#### SELECTED EXTRACT ####

Modern cancer drugs known as nanomedicines may be less effective in younger patients, whose livers are able to filter a significant amount of the medication out of the bloodstream, keeping it from reaching tumors, studies in mice suggest.
“Our liver is designed to protect us (from toxins in the blood), but for young people it might also be protecting them in a way that limits the effectiveness of nanotherapies,” study leader Dr. Wen Jiang of The University of Texas MD Anderson Cancer Center in Houston said in a statement.
Nanomedicines use minuscule particles to carry the drugs. Advantages can include reduced toxicity, increased target specificity, and safe delivery of higher dosages.
In laboratory experiments, Jiang’s team administered the same dosages of nanodrug formulations of the chemotherapies paclitaxel or doxorubicin to young and old mice with breast tumors.
In the older mice, treatment led to better tumor control because the animals’ livers had fewer of the filtering cells, known as Kupffer cells, that trap drugs and toxins, so more of the drug could reach the tumor, according to a report published on Monday in Nature Nanotechnology.
Blocking the activity of a specific protein present to a greater extent in Kupffer cells of younger livers reduced filtering of the medication and improved the drugs’ therapeutic effectiveness, but only in the younger mice, the researchers also found.
“These results show that there may not always be a one-size-fits-all drug delivery strategy that is effective across diverse patient populations, and that personalized design is warranted in future nanomedicines,” Jiang said.
Roughly 100 nano-based therapies have been approved by U.S. and European regulators. While this study focused on cancer, filtering by the liver represents a potential hurdle for all nanodrugs, Jiang said.

#### RECORD EXTRACTS ####

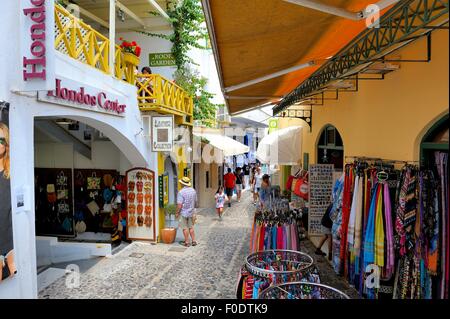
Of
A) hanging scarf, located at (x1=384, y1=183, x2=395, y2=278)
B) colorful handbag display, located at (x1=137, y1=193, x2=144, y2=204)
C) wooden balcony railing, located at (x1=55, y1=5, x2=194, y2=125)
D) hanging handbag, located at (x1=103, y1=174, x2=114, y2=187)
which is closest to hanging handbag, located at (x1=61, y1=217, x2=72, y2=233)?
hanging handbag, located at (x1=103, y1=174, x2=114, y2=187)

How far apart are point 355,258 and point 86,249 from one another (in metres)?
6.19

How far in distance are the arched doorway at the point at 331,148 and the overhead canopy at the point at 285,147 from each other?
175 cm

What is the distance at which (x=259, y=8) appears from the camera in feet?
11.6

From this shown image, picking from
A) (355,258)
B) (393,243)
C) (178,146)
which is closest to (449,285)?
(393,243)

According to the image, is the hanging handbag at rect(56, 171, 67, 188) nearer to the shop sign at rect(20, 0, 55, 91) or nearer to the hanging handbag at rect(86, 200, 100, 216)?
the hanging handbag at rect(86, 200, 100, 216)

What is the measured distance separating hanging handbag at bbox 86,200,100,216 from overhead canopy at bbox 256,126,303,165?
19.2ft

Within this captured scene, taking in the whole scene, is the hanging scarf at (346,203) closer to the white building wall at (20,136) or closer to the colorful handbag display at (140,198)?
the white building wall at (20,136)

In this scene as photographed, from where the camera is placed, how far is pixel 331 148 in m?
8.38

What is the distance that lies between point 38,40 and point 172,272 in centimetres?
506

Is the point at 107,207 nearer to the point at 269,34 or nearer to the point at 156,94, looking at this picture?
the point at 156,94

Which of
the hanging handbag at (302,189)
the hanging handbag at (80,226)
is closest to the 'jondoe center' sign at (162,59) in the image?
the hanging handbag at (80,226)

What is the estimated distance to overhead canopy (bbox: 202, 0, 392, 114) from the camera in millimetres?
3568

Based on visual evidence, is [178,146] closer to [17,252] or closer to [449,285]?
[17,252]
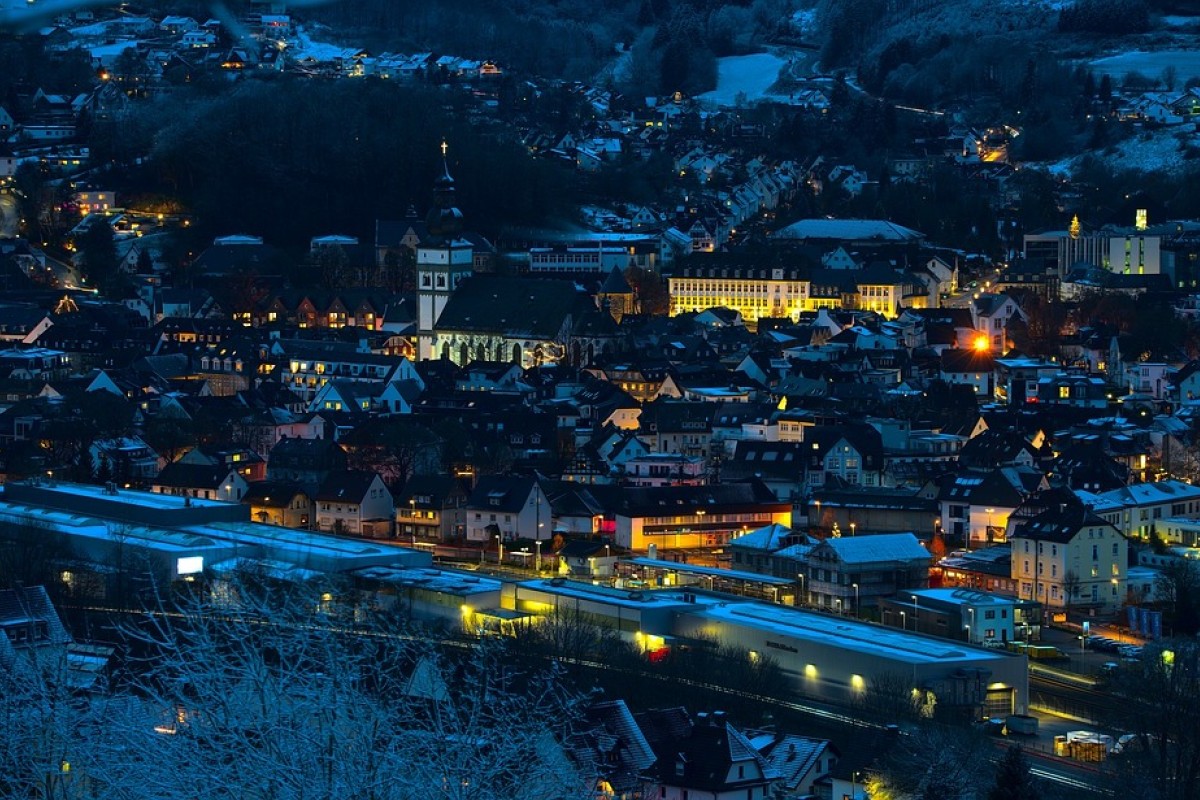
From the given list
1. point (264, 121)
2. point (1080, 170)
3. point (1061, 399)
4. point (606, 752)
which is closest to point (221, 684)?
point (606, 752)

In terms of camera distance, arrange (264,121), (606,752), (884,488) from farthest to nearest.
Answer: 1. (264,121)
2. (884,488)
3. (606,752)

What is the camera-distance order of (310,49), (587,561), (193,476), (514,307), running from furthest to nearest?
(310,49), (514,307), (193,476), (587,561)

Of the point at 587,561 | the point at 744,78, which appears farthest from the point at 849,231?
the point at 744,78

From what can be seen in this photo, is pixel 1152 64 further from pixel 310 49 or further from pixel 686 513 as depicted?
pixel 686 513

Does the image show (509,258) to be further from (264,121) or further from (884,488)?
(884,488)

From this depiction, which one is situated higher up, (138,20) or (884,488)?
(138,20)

####
#### RECORD EXTRACTS ####

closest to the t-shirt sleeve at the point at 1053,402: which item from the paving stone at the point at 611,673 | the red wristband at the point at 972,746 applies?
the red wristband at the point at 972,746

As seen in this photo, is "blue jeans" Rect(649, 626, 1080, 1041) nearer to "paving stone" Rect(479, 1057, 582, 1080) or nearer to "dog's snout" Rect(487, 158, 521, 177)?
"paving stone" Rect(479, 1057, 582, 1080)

####
#### RECORD EXTRACTS ####

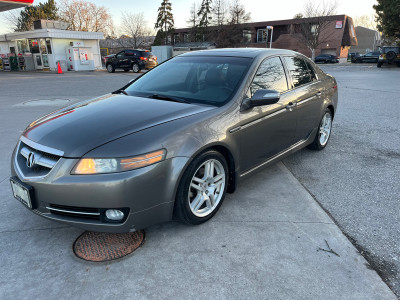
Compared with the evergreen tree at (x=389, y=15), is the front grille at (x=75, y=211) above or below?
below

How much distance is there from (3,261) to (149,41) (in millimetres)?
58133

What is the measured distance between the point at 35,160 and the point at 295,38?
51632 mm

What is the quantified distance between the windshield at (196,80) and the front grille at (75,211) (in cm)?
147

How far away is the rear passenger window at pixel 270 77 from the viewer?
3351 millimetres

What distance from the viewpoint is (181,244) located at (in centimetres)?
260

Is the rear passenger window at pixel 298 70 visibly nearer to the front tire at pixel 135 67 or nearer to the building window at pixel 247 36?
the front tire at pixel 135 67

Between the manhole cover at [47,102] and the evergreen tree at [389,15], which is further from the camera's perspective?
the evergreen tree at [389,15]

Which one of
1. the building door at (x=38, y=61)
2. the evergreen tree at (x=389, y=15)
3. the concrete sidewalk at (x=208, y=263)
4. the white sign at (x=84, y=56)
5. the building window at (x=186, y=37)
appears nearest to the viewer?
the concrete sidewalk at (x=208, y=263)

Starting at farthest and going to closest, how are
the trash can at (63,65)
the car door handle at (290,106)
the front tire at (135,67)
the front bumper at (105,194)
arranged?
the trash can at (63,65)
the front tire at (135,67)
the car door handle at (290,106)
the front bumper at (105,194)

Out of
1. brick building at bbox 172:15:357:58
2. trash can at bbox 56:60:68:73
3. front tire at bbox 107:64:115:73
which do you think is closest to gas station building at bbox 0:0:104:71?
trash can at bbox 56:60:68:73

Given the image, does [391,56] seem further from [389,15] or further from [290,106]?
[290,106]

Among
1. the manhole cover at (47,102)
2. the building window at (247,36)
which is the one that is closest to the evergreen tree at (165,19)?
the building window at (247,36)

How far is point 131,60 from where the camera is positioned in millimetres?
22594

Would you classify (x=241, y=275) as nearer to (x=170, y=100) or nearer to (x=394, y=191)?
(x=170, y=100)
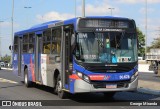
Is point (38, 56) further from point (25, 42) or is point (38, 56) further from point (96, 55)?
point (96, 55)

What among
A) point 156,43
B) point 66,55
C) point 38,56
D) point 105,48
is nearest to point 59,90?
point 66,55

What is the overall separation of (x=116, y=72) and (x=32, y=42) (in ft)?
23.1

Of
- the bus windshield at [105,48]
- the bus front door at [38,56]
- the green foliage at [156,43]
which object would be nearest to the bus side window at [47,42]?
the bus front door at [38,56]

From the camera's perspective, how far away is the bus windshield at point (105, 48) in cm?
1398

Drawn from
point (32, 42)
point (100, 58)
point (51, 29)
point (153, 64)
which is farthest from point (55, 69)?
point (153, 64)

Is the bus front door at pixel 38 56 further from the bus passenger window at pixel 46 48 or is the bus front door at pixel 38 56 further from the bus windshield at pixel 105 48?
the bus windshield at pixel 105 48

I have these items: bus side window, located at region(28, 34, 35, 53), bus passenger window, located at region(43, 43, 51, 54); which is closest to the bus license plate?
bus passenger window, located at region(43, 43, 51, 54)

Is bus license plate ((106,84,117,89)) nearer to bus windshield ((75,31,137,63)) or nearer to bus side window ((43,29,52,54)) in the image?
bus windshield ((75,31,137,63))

####

* **WORK INSTRUCTIONS**:
List each advantage of nanomedicines named in the article on liver filtering of cancer nanodrugs.

* **EXPECTED OUTPUT**:
- Reduced toxicity
- Increased target specificity
- Safe delivery of higher dosages